- Film poster
- Directed by: Felipe Bustos Sierra
- Produced by: Ciara Barry; Felipe Bustos Sierra;
- Cinematography: Kirstin McMahon
- Edited by: Colin Monie
- Music by: Barry Burns
- Production companies: Barry Crerar Screen Scotland
- Release date: January 22, 2026 (Sundance);
- Running time: 99 minutes
- Country: Scotland
- Language: English;

= Everybody to Kenmure Street =

2026 Scottish documentary film

Everybody to Kenmure Street is a 2026 documentary film directed by Felipe Bustos Sierra that chronicles the Kenmure Street protests, the community resistance to a Home Office immigration raid in Glasgow's Pollokshields neighbourhood in 2021.

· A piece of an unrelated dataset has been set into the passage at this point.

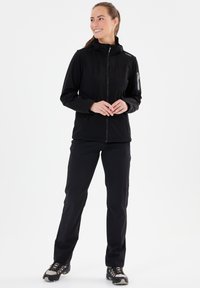 Sort softshell-jakke med lynlås foran, høj krave og sidelommer; parret med sorte bukser og grå vandresko.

The film premiered at the 2026 Sundance Film Festival, where it won the Special Jury Award for Civil Resistance.

== Synopsis ==
The film follows the events of a 2021 Home Office immigration raid on Kenmure Street in Glasgow's Pollokshields neighbourhood at dawn on the day of Eid al-Fatir. Local residents gathered to prevent the detention of individuals, with hundreds surrounding the Home Office van. Through crowd-sourced footage, archival material, and dramatised scenes, the documentary presents a chronological account of the protest.

== Production ==
Everybody to Kenmure Street was directed by Felipe Bustos Sierra and produced by Ciara Barry of Glasgow-based production company Barry Crerar. Bustos Sierra lived in walking distance of the protest in 2021, but did not participate, and he says the film is a reminder that "if we don't turn up, nothing happens. I missed out on that collective joy and expression of empathy which to me is happiness."

The film was awarded the Al Jazeera Documentary Award at Cannes Docs, an industry programme held alongside the Cannes Film Festival, recognizing documentary projects presented during the showcase.

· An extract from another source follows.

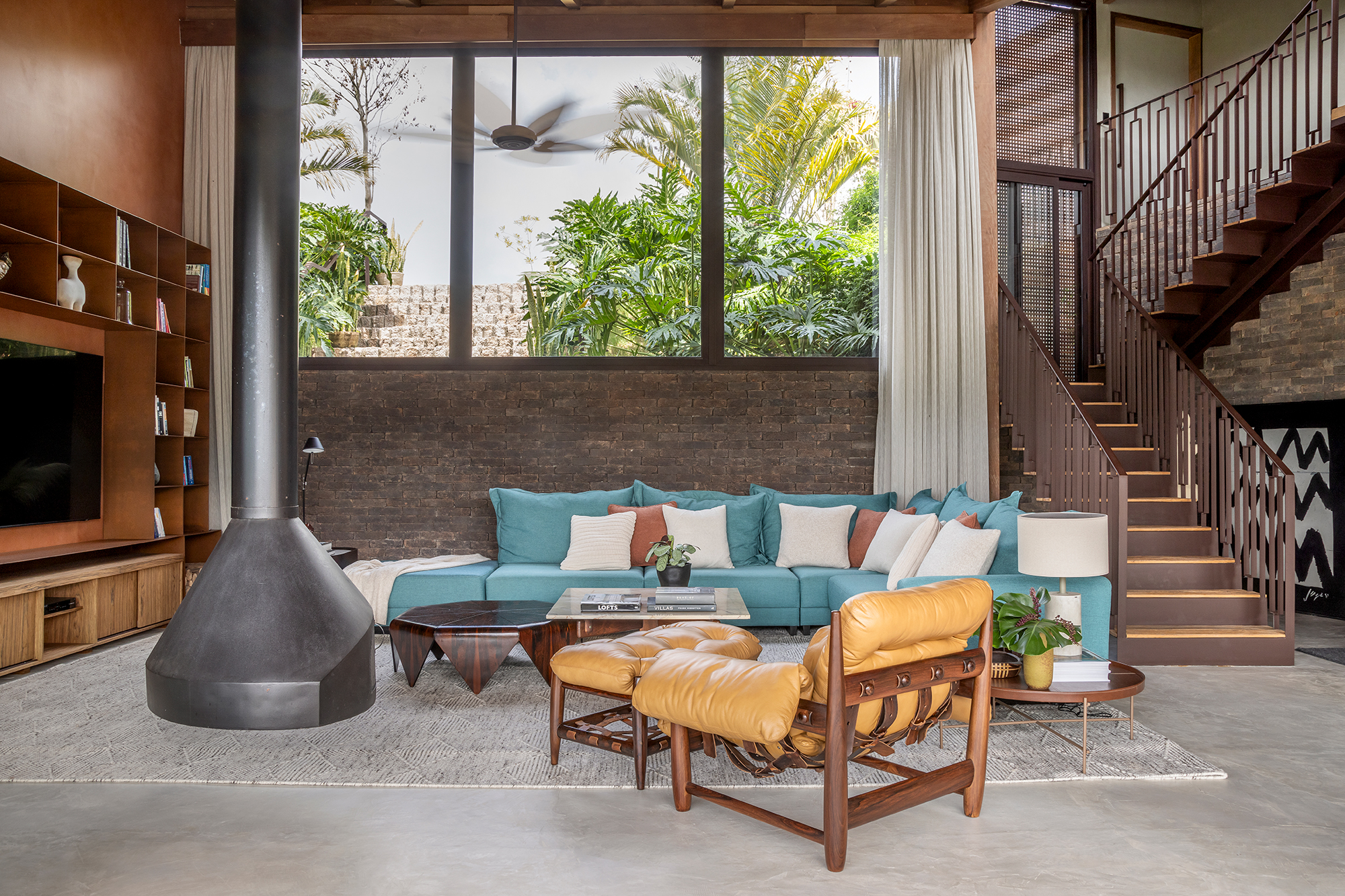 Casa sustentável e integrada à natureza fica em frente ao campo de golfe. Projeto de In House Arquitetura. Na foto, sala de estar com sofá azul e lareira. Poltrona Mole e escada.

The production was supported by Screen Scotland, Scottish trade unions, and a successful Kickstarter crowdfunding campaign. Two-time Academy Award winner Emma Thompson boarded the film as an executive producer in May 2025. Thompson voices a subject known in the film only as "Van Man," an activist who launched the protest by climbing under the van and wrapping his arm around one of the axles.

Conic acquired UK and Ireland distribution rights to the film, ahead of its world premiere at the 2026 Sundance Film Festival.

== Release ==
The film premiered in January 2026 at the Sundance Film Festival, screening on the opening day as part of the World Cinema Documentary Competition. It won the Sundance Special Jury Award.

The film debuted in the UK at the Glasgow Film Festival in February 2026.

== Reception ==

=== Awards ===
Everybody to Kenmure Street won the Special Jury Award for Civil Resistance at its premiere at the 2026 Sundance Film Festival.